None of those questions are likely to be answered in the short term as Michigan prepares for a third consecutive berth in the Big Ten Championship game and, potentially, a third consecutive trip to the College Football Playoff. But the totality of what Moore has accomplished in four games and four wins as acting coach this season suggests the Wolverines have found their future leader regardless of when Harbaugh departs. By beating Ohio State in the fashion that Moore did on Saturday — with an aggressive and creative game plan, with a collection of players that is fully mobilized behind the acting coach, with the passion and emotion he’s been known for since joining Harbaugh’s staff in 2018 — he proved to athletic director Warde Manuel and university president Santa Ono that promoting from within is a viable option. If Harbaugh leaves for the NFL, there’s a good chance Moore would be the top candidate to replace him.
Marvin Harrison Jr., wide receiver, Ohio State: There were plenty of areas where the Buckeyes fell short during Saturday’s crushing loss, but the performance of their best offensive weapon wasn’t one of them. In a game when everyone knew quarterback Kyle McCord would look to Harrison early and often, the star receiver caught five passes for 118 yards and a score. It was Harrison’s eighth 100-yard outing of the season overall and the sixth time he’s topped the century mark in his last eight games. He finished the regular season with 67 catches for 1,211 yards and 14 scores, and it’s unclear whether he’ll suit up for Ohio State again. With the Buckeyes unlikely to make the College Football Playoff, there’s a decent chance Harrison’s final collegiate game was the loss to Michigan.

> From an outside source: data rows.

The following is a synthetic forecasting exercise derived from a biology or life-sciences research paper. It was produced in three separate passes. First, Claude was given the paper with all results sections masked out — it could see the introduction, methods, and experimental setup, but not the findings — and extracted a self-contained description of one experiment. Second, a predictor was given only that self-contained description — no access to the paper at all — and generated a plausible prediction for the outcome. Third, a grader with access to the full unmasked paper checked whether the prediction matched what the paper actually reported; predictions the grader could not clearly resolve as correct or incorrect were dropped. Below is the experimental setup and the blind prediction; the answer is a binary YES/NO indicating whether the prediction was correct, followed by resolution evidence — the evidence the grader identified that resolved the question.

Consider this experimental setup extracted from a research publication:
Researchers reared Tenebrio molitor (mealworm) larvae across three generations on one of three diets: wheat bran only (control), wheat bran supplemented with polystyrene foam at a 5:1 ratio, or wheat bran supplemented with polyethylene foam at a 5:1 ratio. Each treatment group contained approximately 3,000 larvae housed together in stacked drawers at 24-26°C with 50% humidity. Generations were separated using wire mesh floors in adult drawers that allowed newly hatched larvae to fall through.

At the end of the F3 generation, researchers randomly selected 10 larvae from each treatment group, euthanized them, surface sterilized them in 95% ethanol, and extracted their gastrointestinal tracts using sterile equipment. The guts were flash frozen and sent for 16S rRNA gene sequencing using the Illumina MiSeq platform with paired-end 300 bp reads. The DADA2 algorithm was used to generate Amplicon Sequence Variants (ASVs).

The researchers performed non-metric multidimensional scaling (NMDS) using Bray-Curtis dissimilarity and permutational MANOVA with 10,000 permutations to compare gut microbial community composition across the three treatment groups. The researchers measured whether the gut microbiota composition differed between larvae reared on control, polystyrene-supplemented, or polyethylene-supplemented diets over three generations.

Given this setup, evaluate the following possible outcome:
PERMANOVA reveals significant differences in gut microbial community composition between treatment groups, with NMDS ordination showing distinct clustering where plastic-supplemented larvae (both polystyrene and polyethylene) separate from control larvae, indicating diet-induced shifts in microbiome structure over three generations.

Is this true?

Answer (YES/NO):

He may choose to skip a lesser bowl to protect himself for the 2024 NFL Draft.
And if Saturday’s showdown in Michigan Stadium really was Harrison’s last appearance for the Buckeyes, he certainly went out with a bang by flashing the breadth and depth of his skill set: a beautiful adjustment on a back-shoulder throw against tight coverage; a breathtaking one-handed catch for 44 yards as Michigan cornerback Will Johnson interfered with Harrison along the way; an open-field spin move to dip away from Johnson and move the chains; a savvy grab between defenders against zone coverage along the sideline; an explosive run after the catch for a 14-yard touchdown in which he outraced the Wolverines’ defense. There wasn’t much else he could have done to give the Buckeyes a chance.
Michigan‘s offensive line: No segment of Michigan’s roster better embodies the ethos Moore has channeled as Michigan’s acting coach than the offensive line, a position he’s coached the last three years and a group that’s been honored with the Joe Moore Award in back-to-back seasons. Each week, Moore challenges his linemen to play like “dogs” in a pregame ritual popularized by social media, and more often than not, the Wolverines rise to the occasion by leaning on their run-heavy style and oversized formations to break an opponent’s will. It was the formula Michigan relied on during lopsided wins over Ohio State in 2021 and 2022, and it was the formula in this year’s version of The Game as Moore called 39 runs for 156 yards and two scores while the 20 passes from quarterback J.J. McCarthy netted 148 yards and one touchdown.
There are two moments that stood out from Saturday’s game as it relates to Michigan’s offensive line. The first was a season-ending injury suffered by right guard Zak Zinter, the unit’s best player, whose left leg was crumpled in the third quarter. Zinter was carted off the field and underwent emergency surgery to address multiple broken bones, according to a message disseminated by his family. It’s impossible to predict how a team will respond to witnessing that kind of gruesome injury, especially when it fells a player of Zinter’s import, but the Wolverines fired back with a 22-yard touchdown run from tailback Blake Corum on the very next play.
The second moment came a few minutes later, in the fourth quarter, during a season-defining drive that milked seven minutes off the clock to push the Buckeyes to the brink. With right tackle Karsen Barnhart moving inside to fill Zinter’s spot and reserve lineman Trente Jones replacing Barnhart, the Wolverines’ road graders helped Corum and fellow tailback Donovan Edwards move the chains three times in backbreaking fashion. The drive ended with a 37-yard field goal from James Turner to extend Michigan’s lead to six with barely a minute remaining.
Rod Moore, safety, Michigan: During a postgame news conference in which his eyes were shielded by the sunglasses distributed to any Wolverine defender who forces a turnover, Moore was asked if the ending to Saturday’s win felt like a dream come true for him. The question was referring to Moore’s game-clinching interception with 25 seconds remaining in the fourth quarter on a fluttering throw from McCord. And it was also referring to the fact that Moore, now a junior, was born and raised in Ohio and never got recruited by Ohio State. “Dream come true,” Moore said without hesitation.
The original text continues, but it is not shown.